Records for the exercise:
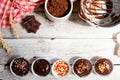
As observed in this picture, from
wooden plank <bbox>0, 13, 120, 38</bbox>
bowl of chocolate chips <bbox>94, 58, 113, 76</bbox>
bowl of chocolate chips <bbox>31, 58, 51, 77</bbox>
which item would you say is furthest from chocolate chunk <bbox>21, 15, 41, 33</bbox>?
bowl of chocolate chips <bbox>94, 58, 113, 76</bbox>

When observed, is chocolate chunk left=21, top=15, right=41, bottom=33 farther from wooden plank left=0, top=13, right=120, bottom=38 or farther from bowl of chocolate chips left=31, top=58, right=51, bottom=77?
bowl of chocolate chips left=31, top=58, right=51, bottom=77

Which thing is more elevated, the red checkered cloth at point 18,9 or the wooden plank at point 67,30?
the red checkered cloth at point 18,9

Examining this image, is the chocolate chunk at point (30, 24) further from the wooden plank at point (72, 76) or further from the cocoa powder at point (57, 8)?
the wooden plank at point (72, 76)

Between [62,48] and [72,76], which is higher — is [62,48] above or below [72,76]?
above

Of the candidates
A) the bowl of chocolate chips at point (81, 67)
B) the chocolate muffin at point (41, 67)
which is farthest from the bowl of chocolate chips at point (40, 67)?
the bowl of chocolate chips at point (81, 67)

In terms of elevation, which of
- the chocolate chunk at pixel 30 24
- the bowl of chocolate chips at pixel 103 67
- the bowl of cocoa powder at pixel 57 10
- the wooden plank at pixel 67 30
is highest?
the bowl of cocoa powder at pixel 57 10

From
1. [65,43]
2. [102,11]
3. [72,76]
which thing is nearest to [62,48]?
[65,43]

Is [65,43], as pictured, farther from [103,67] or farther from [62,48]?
[103,67]
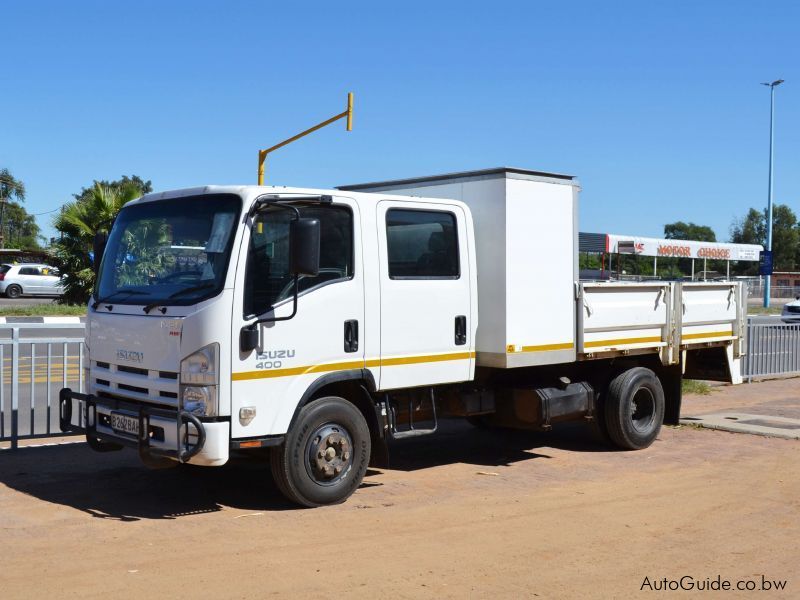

Stated problem: Print everything in the listing from the line containing "Between [62,48] and" down to the end of the listing, including both ends, without the pictures.

Exercise response:
Between [62,48] and [72,76], which is higher — is [62,48] above or below [72,76]?
above

Of the candidates
A) the bowl of chocolate chips at point (81, 67)
B) the chocolate muffin at point (41, 67)
which is farthest from the bowl of chocolate chips at point (40, 67)?
the bowl of chocolate chips at point (81, 67)

In terms of elevation, which of
- the chocolate chunk at pixel 30 24
- the bowl of chocolate chips at pixel 103 67
- the bowl of cocoa powder at pixel 57 10
- the wooden plank at pixel 67 30
is highest?
the bowl of cocoa powder at pixel 57 10

From
1. [65,43]
2. [102,11]
3. [72,76]
which thing is nearest to [62,48]?
[65,43]

Is [65,43], as pictured, farther from [103,67] or farther from [62,48]?
[103,67]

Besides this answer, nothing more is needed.